■ **WHAT THE TASK REQUIRES**: Could you print each entry below verbatim while omitting the pictures?

■ **RECORDS SHOWN**:
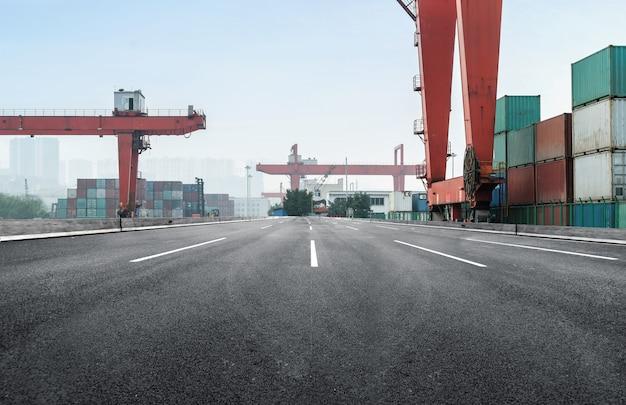 Schnellstraße und containerterminal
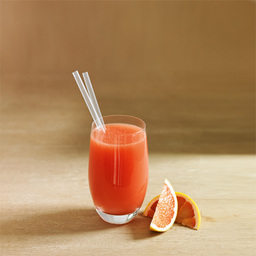 海风(Seabreeze)创作于1980年。西柚汁与蔓越莓汁的混合使得其口味非常顺滑,在马尔代夫群岛上它更是热门饮品。夕阳西下之时,海滩上这杯红色,仿佛完全融入了那片热带天堂。在马尔代夫沉没之前若未能体验,就只能自己动手了。小提示:此酒也可以采用兑和法直接在杯中进行                冰块4-6块伏特加1.5盎司蔓越莓汁0.5盎司粉红西柚汁适量1把冰块放入雪克壶2倒入伏特加、蔓越莓汁,摇晃均匀3把调制好的鸡尾酒倒入冰镇的酒杯中4用粉红西柚汁补至九分满5尽享美味吧!转载请注明:有颜色 &raqu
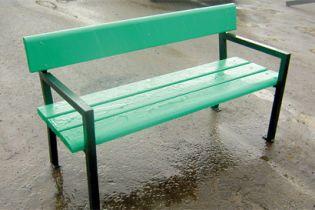 В Хмельницком будут дарить скамейки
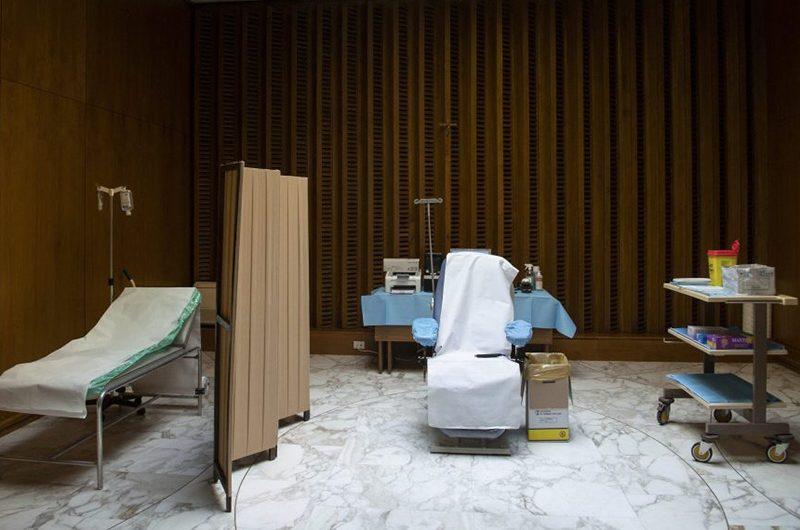 Папа Франциск и Папа на покое Бенедикт XVI получили вакцину от коронавируса
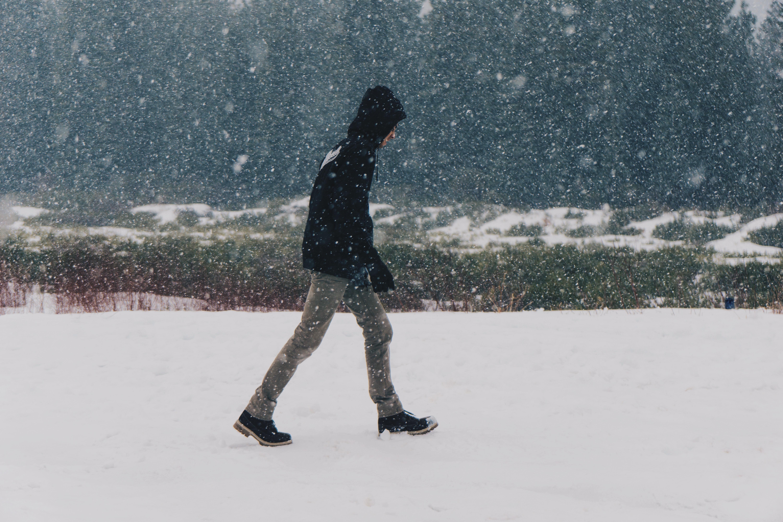 сезон человек идущий по снегу картинки особо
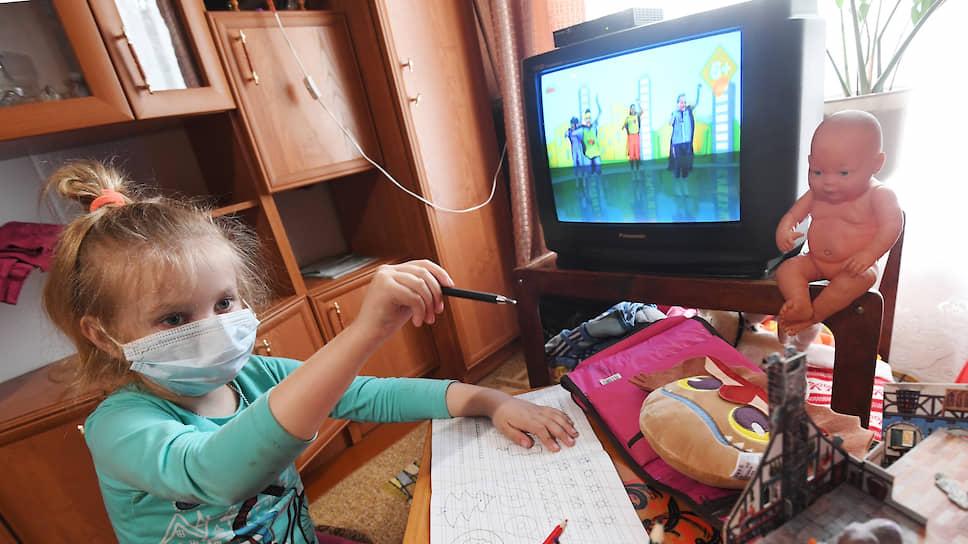 Онлайн-мучение / Семьи нижегородских школьников с волнением следят за дистанционным обучением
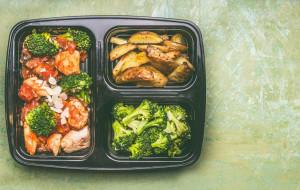 Okiem dietetyka: dieta pudełkowa - u kogo się sprawdzi?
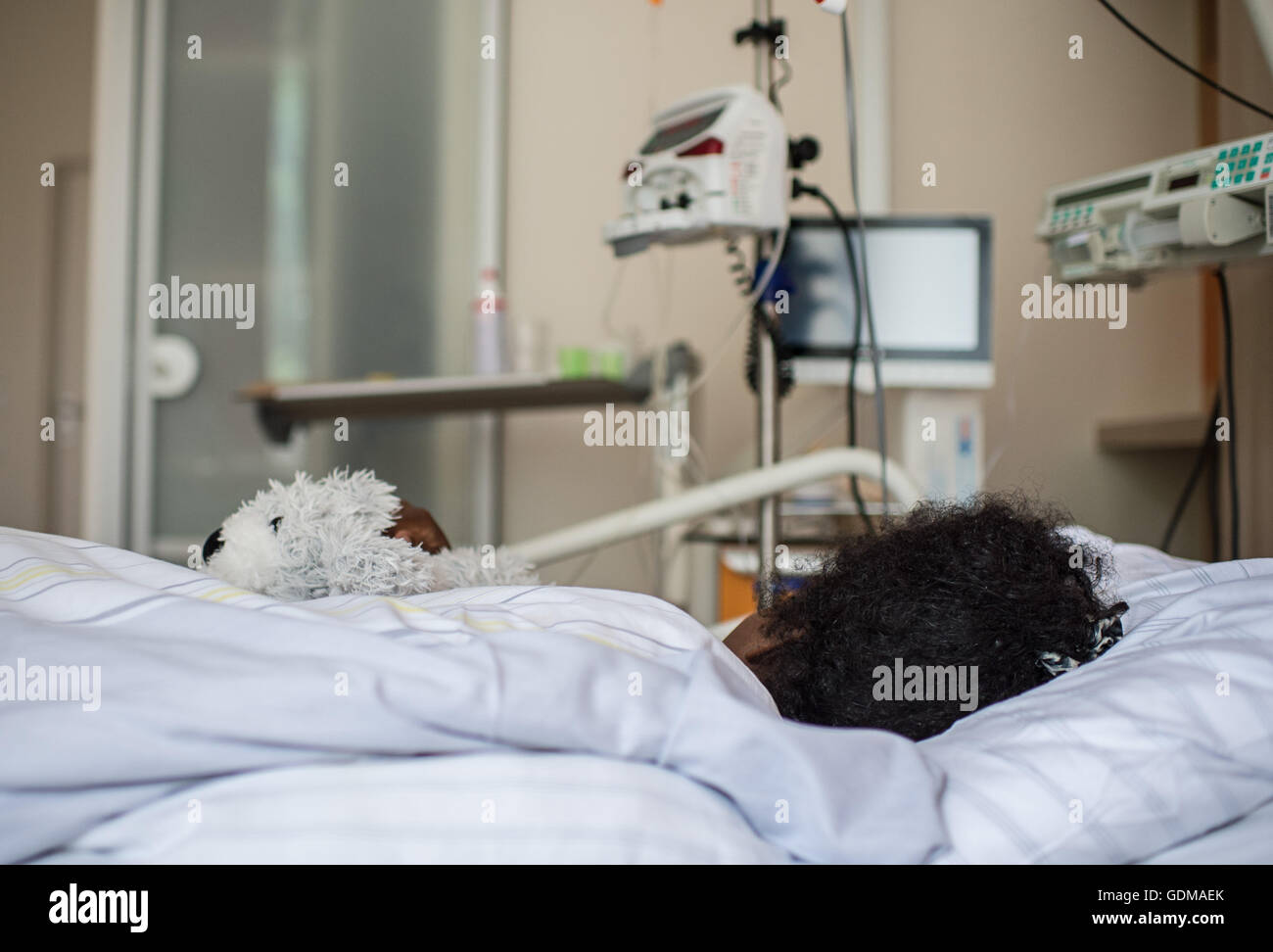 Berlin, Germany. 18th July, 2016. 19-year-old Deqo (name changed) from Somalia lies in her bed in the Waldfriede - Stock Image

■ **ANSWER**:
 Schnellstraße und containerterminal
 海风(Seabreeze)创作于1980年。西柚汁与蔓越莓汁的混合使得其口味非常顺滑,在马尔代夫群岛上它更是热门饮品。夕阳西下之时,海滩上这杯红色,仿佛完全融入了那片热带天堂。在马尔代夫沉没之前若未能体验,就只能自己动手了。小提示:此酒也可以采用兑和法直接在杯中进行                冰块4-6块伏特加1.5盎司蔓越莓汁0.5盎司粉红西柚汁适量1把冰块放入雪克壶2倒入伏特加、蔓越莓汁,摇晃均匀3把调制好的鸡尾酒倒入冰镇的酒杯中4用粉红西柚汁补至九分满5尽享美味吧!转载请注明:有颜色 &raqu
 В Хмельницком будут дарить скамейки
 Папа Франциск и Папа на покое Бенедикт XVI получили вакцину от коронавируса
 сезон человек идущий по снегу картинки особо
 Онлайн-мучение / Семьи нижегородских школьников с волнением следят за дистанционным обучением
 Okiem dietetyka: dieta pudełkowa - u kogo się sprawdzi?
 Berlin, Germany. 18th July, 2016. 19-year-old Deqo (name changed) from Somalia lies in her bed in the Waldfriede - Stock Image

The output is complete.